The study contributes to deepening the understanding of managing MCN and customized treatment plans set by real-time diagnostics and expert preparation for surgery. This case adds to the existing literature by offering insight into managing complex hepatic cystic lesions while emphasizing the importance of multidisciplinary collaboration [5].

Conclusion

This case underlines the issue that led to the initial concern for a more aggressive pathology, having recently been affected by hepatitis A infection and jaundice, stressing the need for a thorough diagnostic workup of hepatic cystic lesions.
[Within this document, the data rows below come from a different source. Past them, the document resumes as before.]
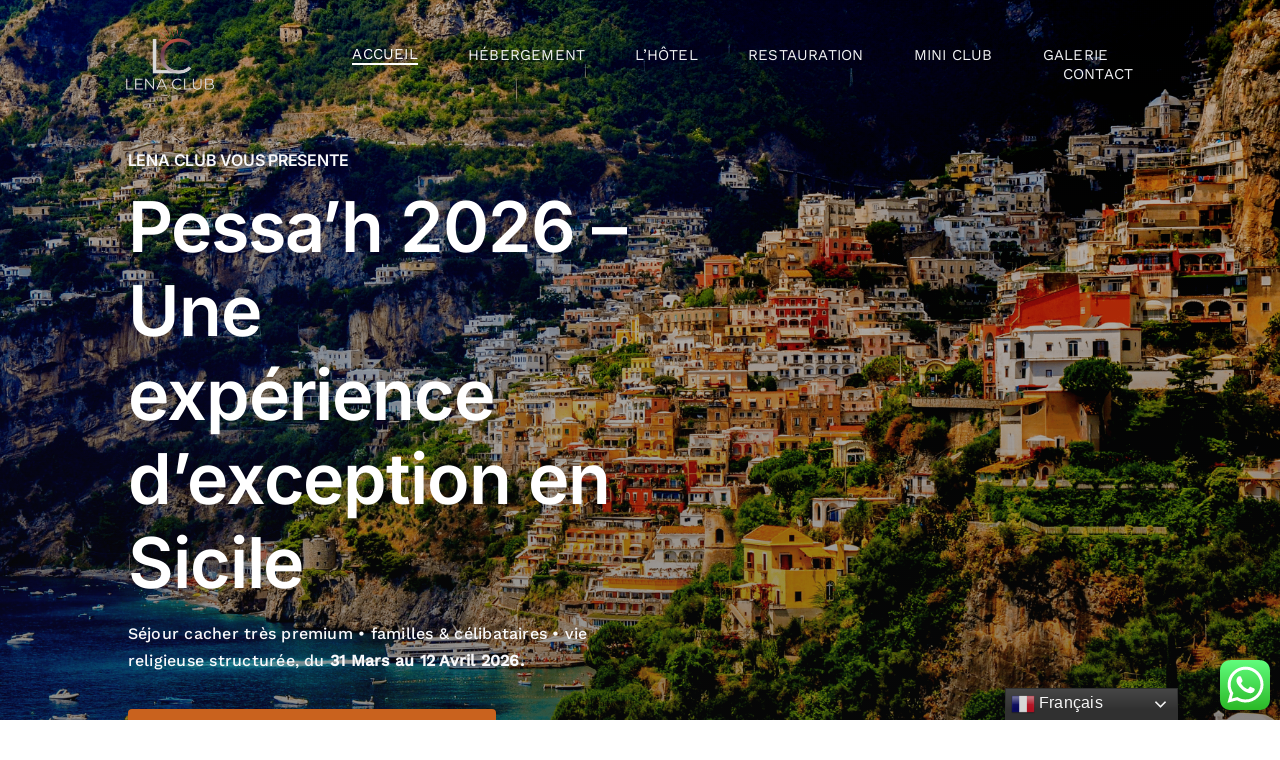

--- FILE ---
content_type: text/javascript
request_url: https://lenaclub.fr/wp-content/plugins/click-to-chat-for-whatsapp/new/inc/assets/js/app.js?ver=3.19
body_size: 2245
content:
!function(t){t((function(){var e=window.location.href,c=void 0!==document.title?document.title:"",n=void 0!==screen.width&&screen.width>1024?"no":"yes",o="",a={};function _(t){return!!a[t]&&a[t]}function i(t,e){a[t]=e;var c=JSON.stringify(a);localStorage.setItem("ht_ctc_storage",c)}localStorage.getItem("ht_ctc_storage")&&(a=localStorage.getItem("ht_ctc_storage"),a=JSON.parse(a));var s="";if("undefined"!=typeof ht_ctc_chat_var)s=ht_ctc_chat_var,h(),u();else{try{if(document.querySelector(".ht_ctc_chat_data")){var r=t(".ht_ctc_chat_data").attr("data-settings");s=JSON.parse(r),window.ht_ctc_chat_var=s}}catch(t){s={}}h(),u()}function h(){var e=document.querySelector(".ht_ctc_chat_data");e&&(o=t(".ht_ctc_chat_data").attr("data-no_number"),e.remove())}function u(){var c;document.dispatchEvent(new CustomEvent("ht_ctc_event_settings",{detail:{ctc:s}})),(c=document.querySelector(".ht-ctc-chat"))&&(document.dispatchEvent(new CustomEvent("ht_ctc_event_chat")),function(t){"yes"==s.schedule?document.dispatchEvent(new CustomEvent("ht_ctc_event_display",{detail:{ctc:s,display_chat:g,ht_ctc_chat:t}})):g(t)}(c),c.addEventListener("click",(function(){t(".ht_ctc_chat_greetings_box").length||v(c)})),t(".ht_ctc_chat_greetings_box").length&&t(document).on("click",".ht_ctc_chat_style",(function(e){t(".ht_ctc_chat_greetings_box").hasClass("ctc_greetings_opened")?l("user_closed"):d("user_opened")})),t(document).on("click",".ctc_greetings_close_btn",(function(t){l("user_closed")})),t(document).on("click",".ht_ctc_chat_greetings_box_link",(function(e){e.preventDefault(),document.querySelector("#ctc_opt")?t("#ctc_opt").is(":checked")||_("g_optin")?v(c):t(".ctc_opt_in").show(400).fadeOut("1").fadeIn("1"):v(c),document.dispatchEvent(new CustomEvent("ht_ctc_event_greetings"))})),document.querySelector("#ctc_opt")&&t("#ctc_opt").on("change",(function(e){t("#ctc_opt").is(":checked")&&(t(".ctc_opt_in").hide(100),i("g_optin","y"),setTimeout((()=>{v(c)}),500))}))),t(document).on("click",".ht-ctc-sc-chat",(function(){var t=this.getAttribute("data-number"),c=this.getAttribute("data-pre_filled");c=c.replace(/\[url]/gi,e),c=encodeURIComponent(c),s.url_structure_d&&"yes"!==n?window.open("https://web.whatsapp.com/send?phone="+t+"&text="+c,"_blank","noopener"):window.open("https://wa.me/"+t+"?text="+c,"_blank","noopener"),m(this),f(t)})),t(document).on("click",".ctc_chat, #ctc_chat",(function(e){v(this),t(this).hasClass("ctc_woo_place")&&e.preventDefault()})),t(document).on("click",'[href="#ctc_chat"]',(function(t){t.preventDefault(),v(this)}))}function d(e="open"){t(".ctc_cta_stick").remove(),t(".ht_ctc_chat_greetings_box").show(70),t(".ht_ctc_chat_greetings_box").addClass("ctc_greetings_opened").removeClass("ctc_greetings_closed"),i("g_action",e),"user_opened"==e&&i("g_user_action",e)}function l(e="close"){t(".ht_ctc_chat_greetings_box").hide(70),t(".ht_ctc_chat_greetings_box").addClass("ctc_greetings_closed").removeClass("ctc_greetings_opened"),i("g_action",e),"user_closed"==e&&i("g_user_action",e)}function g(t){var e;"yes"==n?"show"==s.dis_m&&((e=document.querySelector(".ht_ctc_desktop_chat"))&&e.remove(),t.style.cssText=s.pos_m+s.css,p(t)):"show"==s.dis_d&&((e=document.querySelector(".ht_ctc_mobile_chat"))&&e.remove(),t.style.cssText=s.pos_d+s.css,p(t))}function p(e){try{t(e).show(parseInt(s.se))}catch(t){e.style.display="block"}!function(){if(t(".ht_ctc_chat_greetings_box").length){if(s.g_device){if("yes"!==n&&"mobile"==s.g_device)return void t(".ht_ctc_chat_greetings_box").remove();if("yes"==n&&"desktop"==s.g_device)return void t(".ht_ctc_chat_greetings_box").remove()}document.dispatchEvent(new CustomEvent("ht_ctc_event_after_chat_displayed",{detail:{ctc:s,greetings_open:d,greetings_close:l}})),s.g_init&&"open"==s.g_init&&"user_closed"!==_("g_user_action")&&d("init"),t(document).on("click",'.ctc_greetings, #ctc_greetings, .ctc_greetings_now, [href="#ctc_greetings"]',(function(t){t.preventDefault(),l("element"),d("element")}))}}(),function(e){var c=t(e).hasClass("ht_ctc_entry_animation")?1200:120;setTimeout((function(){e.classList.add("ht_ctc_animation",s.ani)}),c),t(".ht-ctc-chat").hover((function(){t(".ht-ctc-chat .ht-ctc-cta-hover").show(120)}),(function(){t(".ht-ctc-chat .ht-ctc-cta-hover").hide(100)}))}(e)}function m(t){if(s.analytics&&"session"==s.analytics){if(sessionStorage.getItem("ht_ctc_analytics"))return;sessionStorage.setItem("ht_ctc_analytics","done")}document.dispatchEvent(new CustomEvent("ht_ctc_event_analytics"));var n=s.number;t.classList.contains("ht-ctc-sc")&&(n=t.getAttribute("data-number"));var o="Click to Chat for WhatsApp",a="chat: "+n,_=c+", "+e;if(s.ga||s.ga4)if("undefined"!=typeof gtag)s.ga4?gtag("event","click to chat",{number:n,title:c,url:e}):gtag("event",a,{event_category:o,event_label:_});else if("undefined"!=typeof ga&&void 0!==ga.getAll){ga.getAll()[0].send("event",o,a,_)}else"undefined"!=typeof __gaTracker&&__gaTracker("send","event",o,a,_);"undefined"!=typeof dataLayer&&dataLayer.push({event:"Click to Chat",type:"chat",number:n,title:c,url:e,event_category:o,event_label:_,event_action:a}),s.ads&&"undefined"!=typeof gtag_report_conversion&&gtag_report_conversion(),s.fb&&"undefined"!=typeof fbq&&fbq("trackCustom","Click to Chat by HoliThemes",{Category:"Click to Chat for WhatsApp",return_type:"chat",ID:n,Title:c,URL:e})}function v(c){document.dispatchEvent(new CustomEvent("ht_ctc_event_number",{detail:{ctc:s}}));var a=s.number,_=s.pre_filled;if(c.hasAttribute("data-number")&&(a=c.getAttribute("data-number")),c.hasAttribute("data-pre_filled")&&(_=c.getAttribute("data-pre_filled")),_=(_=_.replaceAll("%","%25")).replace(/\[url]/gi,e),_=encodeURIComponent(decodeURI(_)),""!=a){var i="https://wa.me/"+a+"?text="+_,r=s.url_target_d?s.url_target_d:"_blank";"yes"==n?(s.url_structure_m&&(i="whatsapp://send?phone="+a+"&text="+_,r="_self"),s.custom_link_m&&""!==s.custom_link_m&&(i=s.custom_link_m)):(s.url_structure_d&&(i="https://web.whatsapp.com/send?phone="+a+"&text="+_),s.custom_link_d&&""!==s.custom_link_d&&(i=s.custom_link_d));var h="popup"==r?"scrollbars=no,resizable=no,status=no,location=no,toolbar=no,menubar=no,width=788,height=514,left=100,top=100":"noopener";window.open(i,r,h),m(c),f(a)}else t(".ht-ctc-chat").html(o)}function f(e){if(s.hook_url){var c=s.hook_url,n={};if(s.hook_v)n=s.hook_v;document.dispatchEvent(new CustomEvent("ht_ctc_event_hook",{detail:{ctc:s,number:e}})),c=s.hook_url,n=s.hook_v,data=JSON.stringify(n),t.ajax({url:c,type:"POST",mode:"no-cors",data:data,success:function(t){}})}}}))}(jQuery);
The easy, successful surgical enucleation that reduced the need for radical hepatectomy and preserved the biliary system exemplifies the effectiveness of a minimally invasive approach for MCNs. The patient's uneventful postoperative course and successful recovery further emphasize the benefits of a multidisciplinary approach involving gastroenterology, hepatology, and surgery in ensuring optimal patient outcomes.

Conflict of interest statement

Authors have no conflict of interest.

Funding

None declared.

Ethics approval and consent to participate

This case report was conducted in accordance with the ethical standards of Institutional Review Board (IRB).